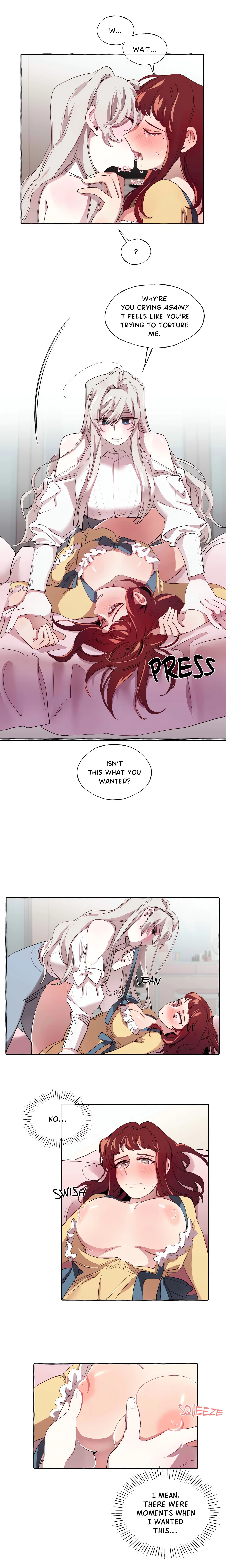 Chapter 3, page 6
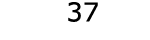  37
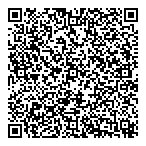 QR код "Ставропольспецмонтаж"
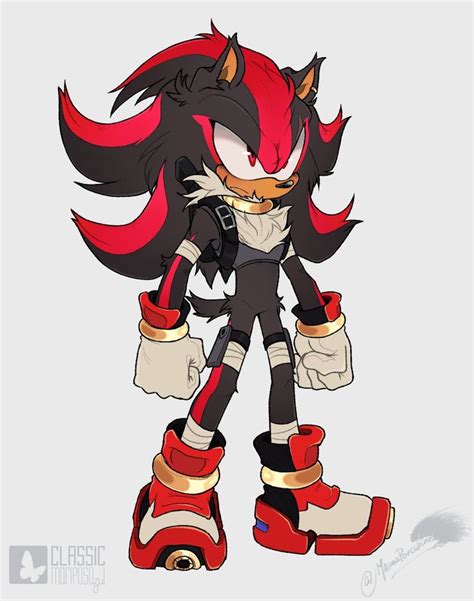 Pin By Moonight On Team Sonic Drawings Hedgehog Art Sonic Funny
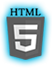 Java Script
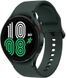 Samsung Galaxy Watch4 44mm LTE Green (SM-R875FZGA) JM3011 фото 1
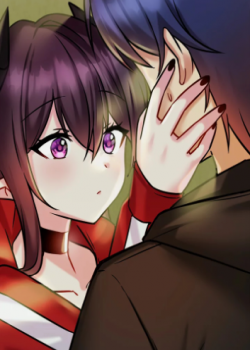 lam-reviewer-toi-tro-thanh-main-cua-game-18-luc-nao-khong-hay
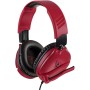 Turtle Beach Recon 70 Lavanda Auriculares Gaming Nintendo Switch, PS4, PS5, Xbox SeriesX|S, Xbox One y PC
◆ ◆ ◆ ◆ ◆ ◆ ◆
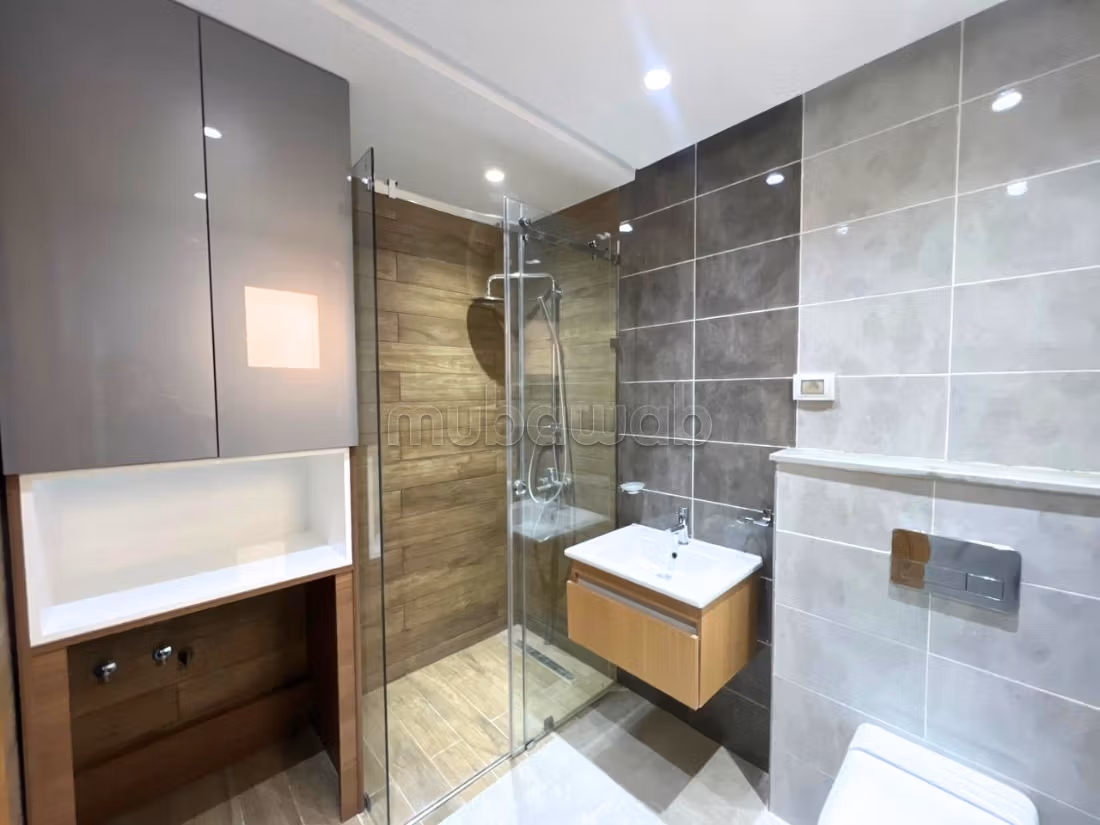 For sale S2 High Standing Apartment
◆ ◆ ◆ ◆ ◆ ◆ ◆
Copy the material word for word, from the line with "Chapter 3, page 6" up to and including the line with "Turtle Beach Recon". Leave the pictures out.

 Chapter 3, page 6
  37
 QR код "Ставропольспецмонтаж"
 Pin By Moonight On Team Sonic Drawings Hedgehog Art Sonic Funny
 Java Script
 Samsung Galaxy Watch4 44mm LTE Green (SM-R875FZGA) JM3011 фото 1
 lam-reviewer-toi-tro-thanh-main-cua-game-18-luc-nao-khong-hay
 Turtle Beach Recon 70 Lavanda Auriculares Gaming Nintendo Switch, PS4, PS5, Xbox SeriesX|S, Xbox One y PC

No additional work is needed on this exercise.